Смирит меня! Да разве я уже не была смиреннее праха? Но его угрозы надрывали сердце. Я знала, закон дает ему власть их осуществить; ибо рабовладельцы достаточно хитроумны, чтобы возвести в закон правило «дитя да последует юридическому состоянию матери», а не отца, таким образом позаботившись, чтобы распущенность их не мешала их же жадности. Эта мысль побуждала меня еще крепче прижимать к сердцу невинное дитя. Ужасные видения мелькали в разуме, когда я думала, что сын мой вполне может попасть в руки торговца рабами. Я рыдала над ним и говорила: «О дитя мое! Может, они оставят тебя умирать в какой-нибудь холодной хижине, а потом бросят в яму, как собаку».
Когда доктор Флинт узнал, что я снова стану матерью, он безмерно разгневался. Выбежал прочь из дома и вернулся с ножницами для стрижки овец. У меня были красивые, густые волосы, и он часто попрекал меня гордыней из-за того, что я красиво их укладывала. Он срезал с моей головы все до единого, непрестанно бушуя и сыпля ругательствами. Я ответила на одно из его оскорблений, и он ударил меня. За несколько месяцев до этого он спустил меня с лестницы в припадке бешенства, и полученные мною травмы были столь серьезны, что я много дней лежала в постели без возможности перевернуться. После того случая он сказал: «Линда, Богом клянусь, я больше никогда не подниму на тебя руку», – но я знала, он позабудет об обещании.

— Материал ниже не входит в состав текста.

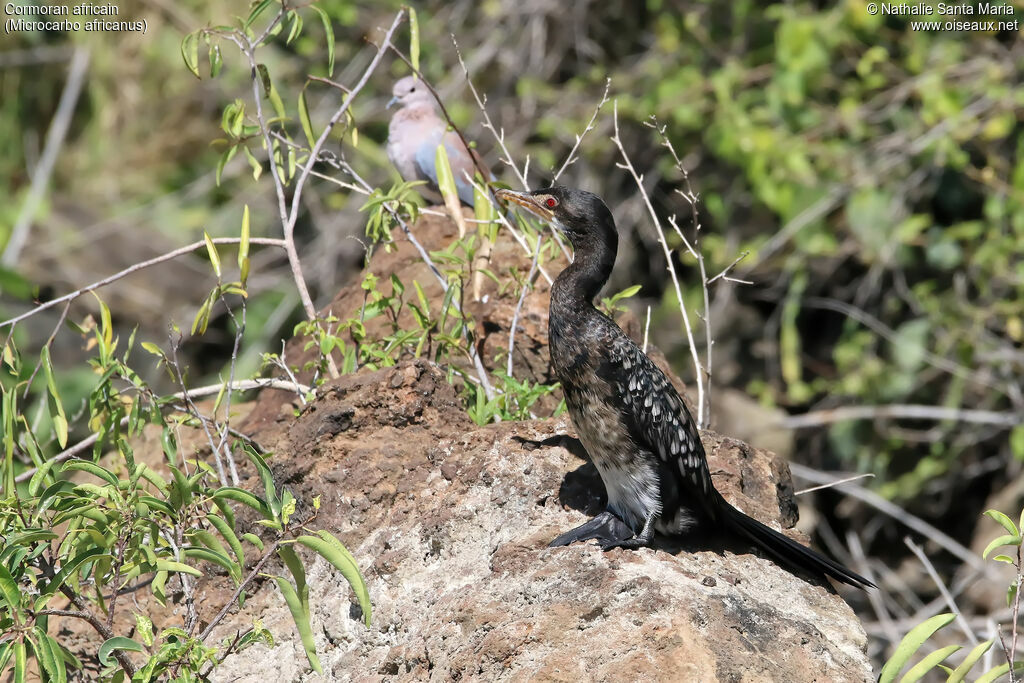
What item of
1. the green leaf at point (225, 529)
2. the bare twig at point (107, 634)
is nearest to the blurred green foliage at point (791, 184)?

Узнав о моем положении, он стал подобен беспокойному духу из адской бездны: приходил каждый день, и я подвергалась таким оскорблениям, каких не сможет описать ни одно перо. Я не стала бы повторять их, даже если бы могла – слишком они были низкими, отвратительными. Я пыталась, насколько могла, утаить их от бабушки. Я знала, у нее и без того достаточно печалей в жизни, чтобы переживать еще и из-за моих страданий. Когда она видела, что доктор жестоко обращается со мной, и слышала, как изрыгает богохульства, от которых у любого человека мог отняться язык, ей не всегда удавалось сохранить хладнокровие. С ее стороны было естественным материнским поступком пытаться защитить меня, но от этого становилось только хуже.